We enter the restaurant, where no one seems to speak English, and the other patrons’ uniforms suggest that they are all local utility workers on their lunch break.  Every one of them was seated facing a television which seemed to be airing a local news program. And they were eating pasta with this gorgeous, homey-looking sauce. When my husband received the Ravioli with Bolognese that he had ordered, I quickly recognized it as the sauce that the locals were all eating on their pasta.  It looked and tasted delicious! Looking around, it seemed as if this lunch was as “everyday” to the locals as stopping at for a sandwich at Subway might be in the U.S.!  Imagine that!
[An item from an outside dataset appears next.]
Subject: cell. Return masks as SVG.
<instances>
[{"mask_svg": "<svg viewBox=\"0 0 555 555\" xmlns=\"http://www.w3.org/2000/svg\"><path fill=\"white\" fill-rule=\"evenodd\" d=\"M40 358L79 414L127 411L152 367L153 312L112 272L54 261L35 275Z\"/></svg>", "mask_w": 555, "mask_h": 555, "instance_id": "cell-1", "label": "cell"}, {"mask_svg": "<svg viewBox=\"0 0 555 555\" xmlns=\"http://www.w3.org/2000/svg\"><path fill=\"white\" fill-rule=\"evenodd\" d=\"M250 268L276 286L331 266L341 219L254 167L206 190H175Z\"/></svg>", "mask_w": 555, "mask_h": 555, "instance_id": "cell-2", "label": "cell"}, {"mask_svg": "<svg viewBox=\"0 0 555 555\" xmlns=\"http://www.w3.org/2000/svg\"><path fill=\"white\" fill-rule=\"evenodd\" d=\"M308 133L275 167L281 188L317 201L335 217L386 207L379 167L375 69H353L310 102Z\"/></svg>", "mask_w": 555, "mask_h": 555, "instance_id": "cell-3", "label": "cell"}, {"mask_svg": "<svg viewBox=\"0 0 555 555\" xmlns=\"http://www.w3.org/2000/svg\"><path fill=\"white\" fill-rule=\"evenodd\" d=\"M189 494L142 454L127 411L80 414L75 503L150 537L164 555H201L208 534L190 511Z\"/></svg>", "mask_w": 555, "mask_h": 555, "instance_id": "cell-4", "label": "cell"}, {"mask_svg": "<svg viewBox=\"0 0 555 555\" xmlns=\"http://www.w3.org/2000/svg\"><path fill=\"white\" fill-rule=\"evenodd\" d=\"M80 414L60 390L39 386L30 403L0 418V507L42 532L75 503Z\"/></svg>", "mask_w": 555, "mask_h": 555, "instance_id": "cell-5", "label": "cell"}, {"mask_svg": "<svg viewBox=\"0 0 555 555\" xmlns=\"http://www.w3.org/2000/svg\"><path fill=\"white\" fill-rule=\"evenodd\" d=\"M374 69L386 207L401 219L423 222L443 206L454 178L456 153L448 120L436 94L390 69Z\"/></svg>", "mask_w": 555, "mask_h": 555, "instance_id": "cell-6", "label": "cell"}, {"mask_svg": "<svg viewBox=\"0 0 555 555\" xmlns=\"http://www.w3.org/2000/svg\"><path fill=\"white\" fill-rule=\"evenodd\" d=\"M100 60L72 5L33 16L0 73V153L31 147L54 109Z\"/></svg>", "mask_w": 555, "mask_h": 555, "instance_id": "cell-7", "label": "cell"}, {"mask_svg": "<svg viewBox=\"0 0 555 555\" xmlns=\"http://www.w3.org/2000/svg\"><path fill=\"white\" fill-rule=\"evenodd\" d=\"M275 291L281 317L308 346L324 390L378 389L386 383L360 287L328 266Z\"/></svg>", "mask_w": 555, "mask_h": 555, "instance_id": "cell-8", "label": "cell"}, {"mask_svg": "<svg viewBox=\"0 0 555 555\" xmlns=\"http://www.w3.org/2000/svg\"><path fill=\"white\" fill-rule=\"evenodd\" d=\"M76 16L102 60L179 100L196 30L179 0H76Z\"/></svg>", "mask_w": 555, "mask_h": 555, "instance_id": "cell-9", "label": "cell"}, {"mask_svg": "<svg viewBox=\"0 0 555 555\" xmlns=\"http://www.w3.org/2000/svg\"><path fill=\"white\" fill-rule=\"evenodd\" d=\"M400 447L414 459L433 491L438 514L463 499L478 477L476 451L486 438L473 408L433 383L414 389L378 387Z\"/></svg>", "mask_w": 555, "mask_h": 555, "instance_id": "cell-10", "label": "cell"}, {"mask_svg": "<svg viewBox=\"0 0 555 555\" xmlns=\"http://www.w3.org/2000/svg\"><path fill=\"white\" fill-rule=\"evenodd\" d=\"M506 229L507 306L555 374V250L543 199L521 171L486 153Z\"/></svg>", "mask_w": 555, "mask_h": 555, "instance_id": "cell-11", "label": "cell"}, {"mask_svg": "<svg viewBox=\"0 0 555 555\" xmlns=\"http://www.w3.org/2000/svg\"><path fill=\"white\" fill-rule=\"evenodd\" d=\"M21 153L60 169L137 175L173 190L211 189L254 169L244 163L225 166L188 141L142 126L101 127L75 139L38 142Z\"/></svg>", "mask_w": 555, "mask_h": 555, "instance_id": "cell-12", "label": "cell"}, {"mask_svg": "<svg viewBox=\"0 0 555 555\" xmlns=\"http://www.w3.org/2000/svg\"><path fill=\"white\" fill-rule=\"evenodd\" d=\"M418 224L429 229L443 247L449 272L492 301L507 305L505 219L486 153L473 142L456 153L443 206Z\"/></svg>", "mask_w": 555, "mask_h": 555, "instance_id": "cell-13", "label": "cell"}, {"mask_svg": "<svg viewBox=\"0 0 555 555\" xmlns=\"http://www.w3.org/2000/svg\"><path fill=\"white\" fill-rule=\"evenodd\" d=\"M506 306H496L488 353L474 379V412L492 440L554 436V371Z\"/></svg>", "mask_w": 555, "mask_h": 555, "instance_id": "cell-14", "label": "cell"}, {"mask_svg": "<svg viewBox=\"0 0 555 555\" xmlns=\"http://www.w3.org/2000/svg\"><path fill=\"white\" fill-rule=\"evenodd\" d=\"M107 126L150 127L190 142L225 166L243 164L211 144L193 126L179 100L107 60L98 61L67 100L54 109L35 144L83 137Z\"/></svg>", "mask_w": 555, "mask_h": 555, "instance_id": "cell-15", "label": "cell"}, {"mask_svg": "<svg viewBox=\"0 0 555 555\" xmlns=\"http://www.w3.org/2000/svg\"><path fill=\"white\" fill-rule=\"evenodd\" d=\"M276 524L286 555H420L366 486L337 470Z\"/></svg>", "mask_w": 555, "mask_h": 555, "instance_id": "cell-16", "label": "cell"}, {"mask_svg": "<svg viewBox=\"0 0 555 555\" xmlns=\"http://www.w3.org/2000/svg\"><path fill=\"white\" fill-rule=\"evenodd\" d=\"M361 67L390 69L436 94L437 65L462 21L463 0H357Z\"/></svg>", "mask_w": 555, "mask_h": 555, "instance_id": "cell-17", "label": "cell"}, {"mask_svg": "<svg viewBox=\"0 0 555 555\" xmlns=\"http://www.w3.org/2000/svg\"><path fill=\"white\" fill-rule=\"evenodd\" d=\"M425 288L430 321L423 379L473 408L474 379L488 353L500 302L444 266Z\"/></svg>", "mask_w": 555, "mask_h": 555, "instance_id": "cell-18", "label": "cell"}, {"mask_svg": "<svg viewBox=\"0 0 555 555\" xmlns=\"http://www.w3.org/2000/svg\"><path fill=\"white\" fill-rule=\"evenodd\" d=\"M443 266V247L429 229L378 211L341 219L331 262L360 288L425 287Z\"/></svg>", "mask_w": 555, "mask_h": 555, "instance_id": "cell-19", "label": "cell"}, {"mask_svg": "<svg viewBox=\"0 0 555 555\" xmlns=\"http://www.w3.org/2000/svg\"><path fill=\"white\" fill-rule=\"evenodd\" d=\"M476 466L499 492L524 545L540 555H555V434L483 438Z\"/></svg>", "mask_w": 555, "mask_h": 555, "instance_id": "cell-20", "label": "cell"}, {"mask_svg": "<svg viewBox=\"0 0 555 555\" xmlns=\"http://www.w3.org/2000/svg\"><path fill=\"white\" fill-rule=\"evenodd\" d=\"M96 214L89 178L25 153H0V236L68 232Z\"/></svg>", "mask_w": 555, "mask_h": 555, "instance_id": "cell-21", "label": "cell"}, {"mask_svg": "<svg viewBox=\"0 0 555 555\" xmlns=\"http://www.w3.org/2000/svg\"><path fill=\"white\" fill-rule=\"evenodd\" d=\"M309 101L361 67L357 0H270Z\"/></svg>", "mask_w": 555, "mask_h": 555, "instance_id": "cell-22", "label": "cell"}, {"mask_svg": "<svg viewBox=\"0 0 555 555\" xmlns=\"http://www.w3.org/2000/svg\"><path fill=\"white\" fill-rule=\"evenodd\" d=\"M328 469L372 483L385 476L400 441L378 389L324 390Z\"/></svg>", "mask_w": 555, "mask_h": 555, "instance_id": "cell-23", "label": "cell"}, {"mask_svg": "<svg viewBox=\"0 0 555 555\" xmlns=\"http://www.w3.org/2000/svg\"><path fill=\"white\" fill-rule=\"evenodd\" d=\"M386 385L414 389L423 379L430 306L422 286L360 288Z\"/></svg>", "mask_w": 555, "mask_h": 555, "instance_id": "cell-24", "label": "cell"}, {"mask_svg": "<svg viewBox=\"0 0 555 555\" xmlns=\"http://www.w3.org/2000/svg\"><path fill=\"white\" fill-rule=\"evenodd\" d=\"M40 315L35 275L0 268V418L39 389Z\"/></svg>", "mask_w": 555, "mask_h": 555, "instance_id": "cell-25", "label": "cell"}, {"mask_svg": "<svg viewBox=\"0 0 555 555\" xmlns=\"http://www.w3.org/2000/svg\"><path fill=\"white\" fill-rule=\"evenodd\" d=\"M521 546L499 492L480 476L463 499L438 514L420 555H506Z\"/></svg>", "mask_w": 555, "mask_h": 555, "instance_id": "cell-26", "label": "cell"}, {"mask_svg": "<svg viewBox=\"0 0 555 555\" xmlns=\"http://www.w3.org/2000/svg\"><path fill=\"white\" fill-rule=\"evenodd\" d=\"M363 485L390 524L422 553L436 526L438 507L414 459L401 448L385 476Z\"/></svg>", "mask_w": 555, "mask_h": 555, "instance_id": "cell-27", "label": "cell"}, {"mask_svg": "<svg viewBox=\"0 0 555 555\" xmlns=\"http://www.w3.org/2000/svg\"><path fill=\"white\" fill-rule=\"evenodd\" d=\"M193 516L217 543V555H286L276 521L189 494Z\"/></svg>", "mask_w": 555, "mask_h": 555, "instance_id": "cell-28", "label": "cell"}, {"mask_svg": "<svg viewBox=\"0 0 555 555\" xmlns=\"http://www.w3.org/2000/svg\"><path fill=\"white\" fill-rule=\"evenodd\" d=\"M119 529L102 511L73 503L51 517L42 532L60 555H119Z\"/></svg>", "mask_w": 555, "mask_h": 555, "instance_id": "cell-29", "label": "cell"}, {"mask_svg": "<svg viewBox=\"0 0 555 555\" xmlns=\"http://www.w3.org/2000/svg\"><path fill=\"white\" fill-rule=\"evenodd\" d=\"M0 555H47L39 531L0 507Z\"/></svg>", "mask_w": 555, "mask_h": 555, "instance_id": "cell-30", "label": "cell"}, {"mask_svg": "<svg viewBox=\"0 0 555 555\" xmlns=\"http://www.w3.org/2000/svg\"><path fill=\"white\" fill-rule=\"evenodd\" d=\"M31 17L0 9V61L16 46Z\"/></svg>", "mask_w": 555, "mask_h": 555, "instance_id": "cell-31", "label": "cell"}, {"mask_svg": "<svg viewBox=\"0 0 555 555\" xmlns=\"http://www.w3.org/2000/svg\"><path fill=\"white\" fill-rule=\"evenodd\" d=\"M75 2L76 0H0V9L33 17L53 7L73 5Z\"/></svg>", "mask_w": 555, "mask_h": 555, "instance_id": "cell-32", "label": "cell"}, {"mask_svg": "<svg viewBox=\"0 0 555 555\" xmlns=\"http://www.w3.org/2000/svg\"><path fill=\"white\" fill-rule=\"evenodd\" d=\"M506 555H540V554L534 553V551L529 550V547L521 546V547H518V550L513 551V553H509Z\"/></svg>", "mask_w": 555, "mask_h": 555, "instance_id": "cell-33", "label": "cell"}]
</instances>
When we returned to the U.S., I kept thinking about the bolognese sauce.  After comparing a number of recipes, I decided that this recipe seemed very close to what we had in Tuscany. As I made this sauce, I remembered that on my last day in Tuscany, as I visited the string of stores in the village center to gather ingredients for dinner (butcher shop, produce shop, bakery, etc), I found myself making the loop directly behind the same woman, such that we both chuckled as I held the door for her at the last shop. That day, I saw each of the items she purchased, and I am now absolutely certain she was making bolognese sauce! It was so much fun to cook this Bolognese sauce in my kitchen and imagine that Italian woman doing the same in her kitchen so far way! I’ll never know her name, but I feel certain I’ll think of her each time I make this recipe!